I have also been pretty busy. It's panic stations over here because our entire DB got ruined because of an unrelated, or related, Indexing bug.

Your assumption is correct. We have the files in ours file system but we can't see, delete or create any index with the same name.

We had an index called "Hashes.tag". Our DB got slower and slower and after a few days of debugging, out of desperation, I decided to rebuild all the indexes. This is quite a process because it renders our DB useless for over 2 hours! It turns out that our problem was with the indexes.

While rebuilding the indexes, OrientDB started complaining about indexes that it could not create. There was about 4 of them. I noticed that in the studio that the indexes no longer existed. I tried to recreate the indexes but got the error I described.

The files exist on the drive, but neither the console nor the studio can access or remove those indexes.

andrii0lomakin commented 7 years ago

I will provide a fix for you till Wednesday, meanwhile, could you explain what happened. I mean what the "It's panic stations over here because our entire DB got ruined because of an unrelated, or related, Indexing bug" in details. We are here to help so I am looking forward to solving your problems.

anber500 commented 7 years ago

I don't know if I should log a separate issue. It's related to the Indexes but I assume that it's not related to this specific defect. There is no way to replicate the bug so I'm not sure how to continue. Please advise how we should proceed.

andrii0lomakin commented 7 years ago

@anber500 I was quite sure that it is unrelated. So I would appreciate if you create a separate issue.

andrii0lomakin commented 7 years ago

@anber500 I have a question for before we start to develop. Are you able to stop database to fix this issue ?

anber500 commented 7 years ago

I'm not sure what you're asking. Can I stop the database to fix the issue? Yes, I can stop the database to fix the issue.

Can I actually stop the database? No, it often locks up and just hangs for hours before I'm forced to do a hard shut down. I know that we should not use kill -9 but I can not have our database offline for over 2 hours.

Spatial question material:
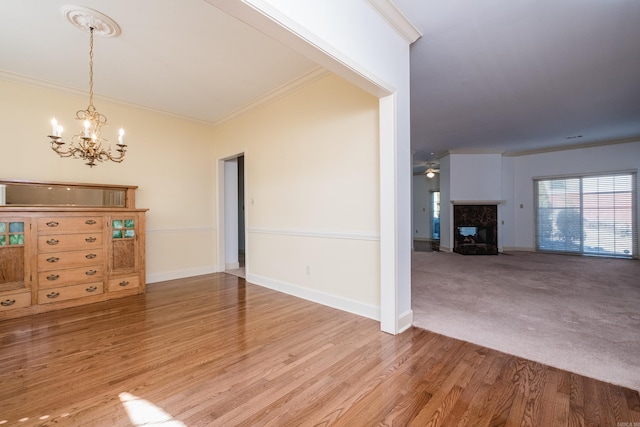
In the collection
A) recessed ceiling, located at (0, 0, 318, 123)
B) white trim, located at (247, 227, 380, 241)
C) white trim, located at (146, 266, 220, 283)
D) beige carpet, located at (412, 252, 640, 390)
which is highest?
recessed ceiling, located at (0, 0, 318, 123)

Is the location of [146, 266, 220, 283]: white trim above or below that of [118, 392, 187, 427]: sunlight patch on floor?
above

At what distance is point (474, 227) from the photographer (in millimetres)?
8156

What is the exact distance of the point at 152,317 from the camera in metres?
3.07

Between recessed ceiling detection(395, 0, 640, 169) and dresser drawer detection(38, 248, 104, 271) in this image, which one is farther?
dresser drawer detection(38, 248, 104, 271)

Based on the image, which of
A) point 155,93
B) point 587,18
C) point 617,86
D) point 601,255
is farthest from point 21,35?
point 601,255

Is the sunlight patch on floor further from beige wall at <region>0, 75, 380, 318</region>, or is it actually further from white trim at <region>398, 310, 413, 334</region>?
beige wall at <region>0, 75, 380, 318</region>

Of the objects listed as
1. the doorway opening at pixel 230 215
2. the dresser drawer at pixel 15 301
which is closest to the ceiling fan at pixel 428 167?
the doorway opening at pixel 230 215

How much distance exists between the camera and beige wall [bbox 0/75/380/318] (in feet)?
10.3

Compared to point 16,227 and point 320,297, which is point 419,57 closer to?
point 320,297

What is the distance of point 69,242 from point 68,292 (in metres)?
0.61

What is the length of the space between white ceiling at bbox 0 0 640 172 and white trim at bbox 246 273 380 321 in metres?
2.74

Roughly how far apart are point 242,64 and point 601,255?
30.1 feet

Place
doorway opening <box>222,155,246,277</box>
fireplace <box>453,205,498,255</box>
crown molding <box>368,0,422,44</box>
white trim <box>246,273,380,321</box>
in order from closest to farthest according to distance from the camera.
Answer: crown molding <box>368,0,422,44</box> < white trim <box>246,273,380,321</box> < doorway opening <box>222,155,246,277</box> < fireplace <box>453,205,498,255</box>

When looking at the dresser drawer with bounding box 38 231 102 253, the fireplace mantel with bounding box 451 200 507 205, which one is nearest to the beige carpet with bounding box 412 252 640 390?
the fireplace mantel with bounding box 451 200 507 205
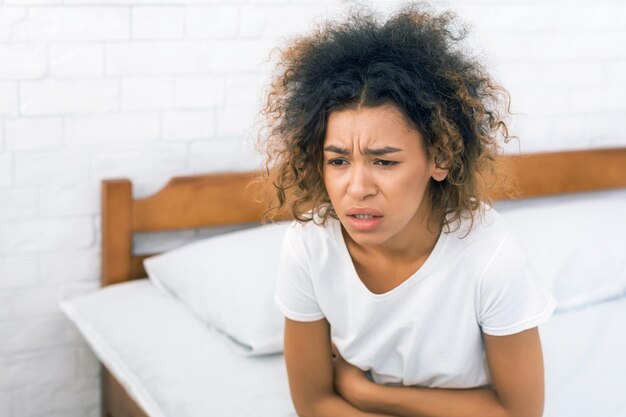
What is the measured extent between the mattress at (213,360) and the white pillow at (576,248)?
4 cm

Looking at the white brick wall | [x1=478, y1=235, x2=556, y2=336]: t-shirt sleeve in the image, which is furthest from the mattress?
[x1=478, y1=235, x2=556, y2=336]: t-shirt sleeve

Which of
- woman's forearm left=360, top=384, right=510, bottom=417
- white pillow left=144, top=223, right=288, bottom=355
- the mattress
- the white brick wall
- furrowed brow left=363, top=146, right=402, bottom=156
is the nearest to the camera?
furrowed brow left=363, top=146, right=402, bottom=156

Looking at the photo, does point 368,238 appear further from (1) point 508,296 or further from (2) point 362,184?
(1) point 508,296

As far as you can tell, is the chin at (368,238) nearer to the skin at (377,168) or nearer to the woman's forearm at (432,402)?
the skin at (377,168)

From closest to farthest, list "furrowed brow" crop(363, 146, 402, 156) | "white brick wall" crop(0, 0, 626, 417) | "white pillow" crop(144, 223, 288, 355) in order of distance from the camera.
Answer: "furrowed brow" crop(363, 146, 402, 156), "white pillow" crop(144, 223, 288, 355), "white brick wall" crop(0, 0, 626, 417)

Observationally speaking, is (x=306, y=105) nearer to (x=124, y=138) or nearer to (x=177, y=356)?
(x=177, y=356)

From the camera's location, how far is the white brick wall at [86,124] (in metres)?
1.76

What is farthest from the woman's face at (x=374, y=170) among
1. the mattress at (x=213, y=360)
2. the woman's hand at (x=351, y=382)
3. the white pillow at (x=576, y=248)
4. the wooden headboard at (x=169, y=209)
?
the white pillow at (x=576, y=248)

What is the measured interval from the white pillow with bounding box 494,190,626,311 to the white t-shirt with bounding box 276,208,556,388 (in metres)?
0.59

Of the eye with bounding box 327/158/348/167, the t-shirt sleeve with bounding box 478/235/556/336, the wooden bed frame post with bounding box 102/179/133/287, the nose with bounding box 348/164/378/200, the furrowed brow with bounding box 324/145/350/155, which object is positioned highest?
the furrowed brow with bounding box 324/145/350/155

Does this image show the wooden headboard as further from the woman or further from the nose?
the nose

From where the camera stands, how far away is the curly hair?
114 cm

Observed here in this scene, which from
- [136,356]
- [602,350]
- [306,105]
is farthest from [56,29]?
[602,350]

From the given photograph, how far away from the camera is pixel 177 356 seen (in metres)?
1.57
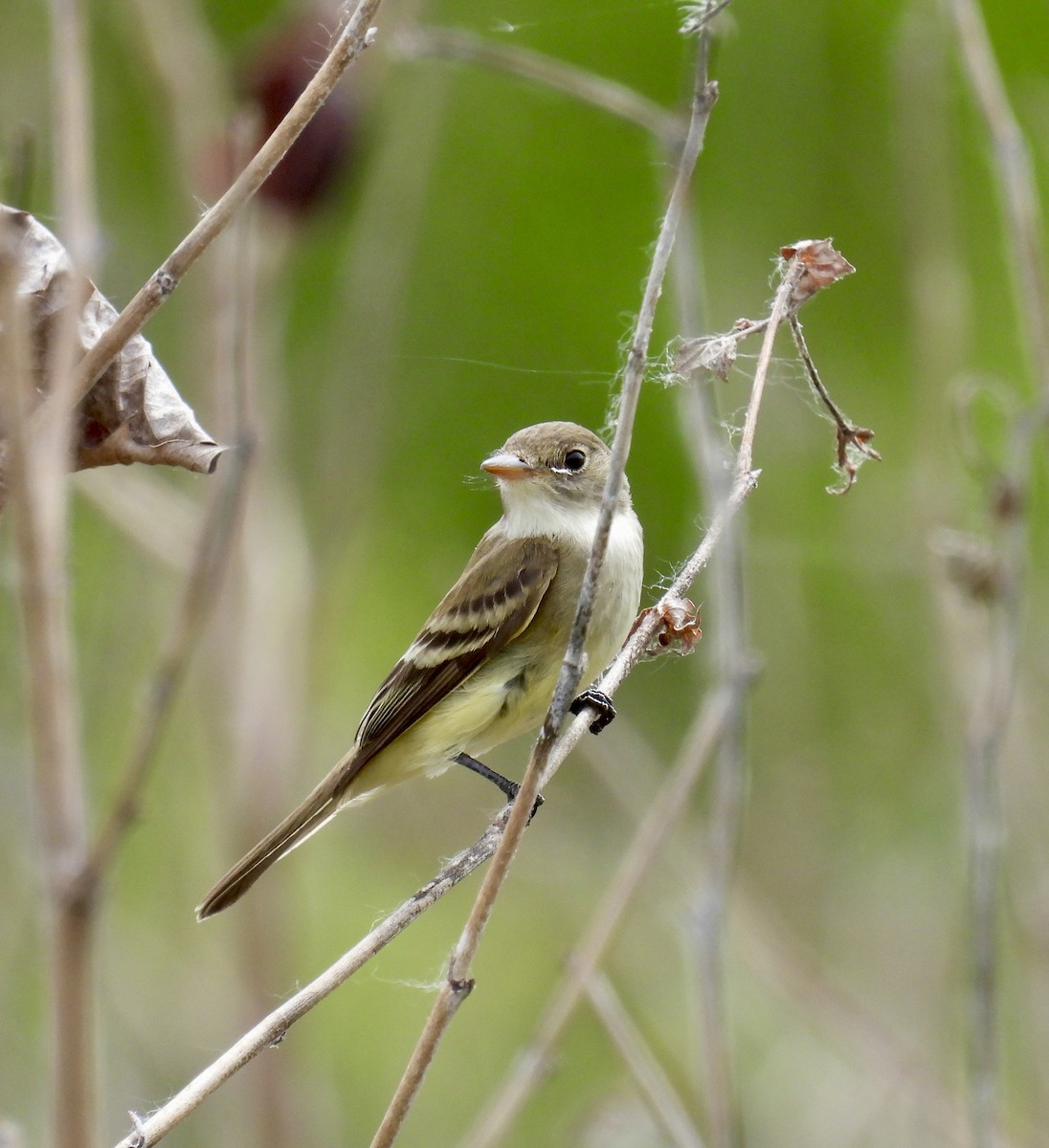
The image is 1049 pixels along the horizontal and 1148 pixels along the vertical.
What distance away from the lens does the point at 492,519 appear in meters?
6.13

> **Written problem**
Please say whether each statement below agrees with the index thread. Give yes or no for each and quote the deciding words of the thread.
1. Rebuilding all the indexes leaves the database unusable for more than two hours.
2. The files for the missing indexes are no longer on the drive.
3. andrii0lomakin asked for the unrelated problem to be logged as a separate issue.

> **Task result**
1. Yes: "it renders our DB useless for over 2 hours!"
2. No: "The files exist on the drive"
3. Yes: "So I would appreciate if you create a separate issue."